Sunday, February 10, 2008
5:48 PM
Not smart? Then.. what do we call you? [4]
What is intelligence? The dictionary explains it to be the capacity for learning, reasoning, understanding, and similar forms of mental activity. In my opinion, intelligence is wisdom in book smarts, experience, and common sense and how you use them.
A man can study for years, retaining facts of great importance, but his use of his book smarts is no good if he does not use them in the correct way. You wouldn't add, in the situation of cleaning someone's teeth, that Belgium is the size of Maryland. What good would that do? You would tell them something that goes along the lines of teeth. It's the use of a person's knowledge by fact that is intelligence.
With age, a person goes through many walks of life. They have seen the ups and downs of what it can bring us. They know how to handle, or how not to handle, the situation at hand. It is their experience that is considered intelligence because, in my mind, it is applying what you know by first hand.

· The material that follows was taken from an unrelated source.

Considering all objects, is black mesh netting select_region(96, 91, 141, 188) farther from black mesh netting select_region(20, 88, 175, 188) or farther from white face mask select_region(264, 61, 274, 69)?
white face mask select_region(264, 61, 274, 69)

Would you put your hand on a hot burning stove? Well, not me anyways. It is because I know the stove is hot and will hurt me. It's common sense. Though we retain it by experience, what people tell us, or what we read/see, it can also be just something the human itself knows already. Let's say you dropped your pen. You know the pen is going to fall to the floor, right? Someone didn't have to explain to you that if you did drop your pen, it would indeed hit the floor. Your mind recognized this, using common sense.
Intelligence is wisdom you collect through reading and comprehending, experiencing, and acknowledging human instincts. It is something that we all have, but some of us don't use it all the time, or in the correct way. Everyone is intelligent, it is just how you use it that makes you smart.